5 mistakes that cost TVET students their exam spot
The avoidable errors that block students from writing the final national exam and how to dodge each one.
Every year, students who could comfortably pass are turned away from the final national exam not because of the exam itself, but because of ICASS. The rules are strict, but the mistakes that trip students up are almost always avoidable. Here are the five biggest ones.
1. Skipping a task and hoping the others cover it
Every formal ICASS task is weighted and counts. A missed task usually means a zero for that weight, and a zero is extremely hard to recover from when sub-minimums are involved. If you ever have to miss a task, treat it as urgent, not optional.
2. Not knowing your sub-minimum
The pass mark is not the same for every subject: 50% for vocational subjects, 40% for Languages and Life Skills, and 30% for Maths. Students who assume one number for everything are often shocked to find they fell just short in one subject. Know the number for each subject and check your ICASS against it during the year.

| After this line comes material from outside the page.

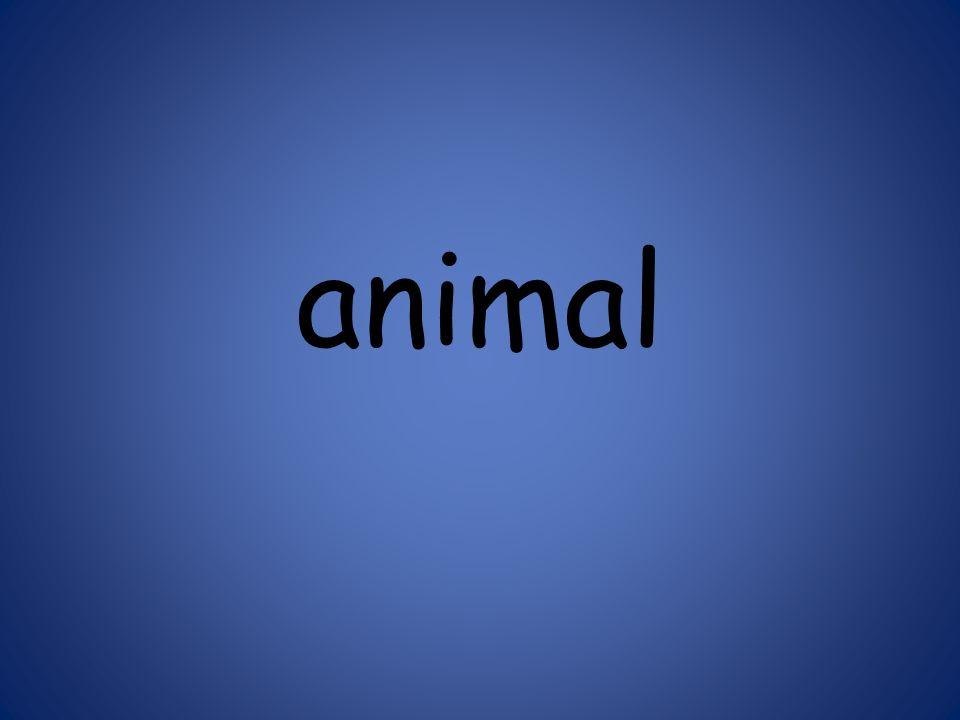 animal 125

3. Treating the trial exam casually
The internal trial is usually the single heaviest task in your ICASS, often worth 30%. A weak trial can pull an otherwise solid ICASS mark below the line. Prepare for it as seriously as you would for the final exam.

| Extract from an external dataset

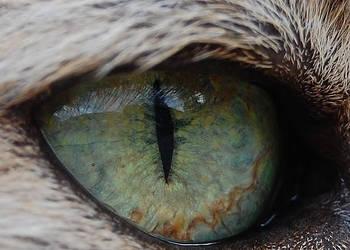 The Eye by Mararda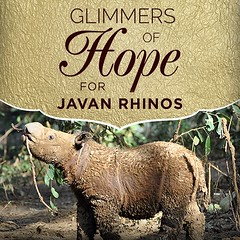 The existence of Javan rhinos in Indonesia's Ujung Kulon National Park is nothing short of a miracle. This critically endangered species has numbered around 50 rhinos for decades. With a donation of any amount, you can help keep hope alive for Javan rhino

4. An incomplete Portfolio of Evidence
Your marks have to survive moderation, and that depends on a complete PoE: signed declaration, all marked tasks, the assessment schedule and a record of scores. Gaps in your portfolio can put your marks in question even if you did the work.
5. Leaving it too late to check
The most common mistake is simply not knowing where you stand until results are released. Use a calculator after each task. If you are drifting towards a sub-minimum, you still have time to act but only if you know.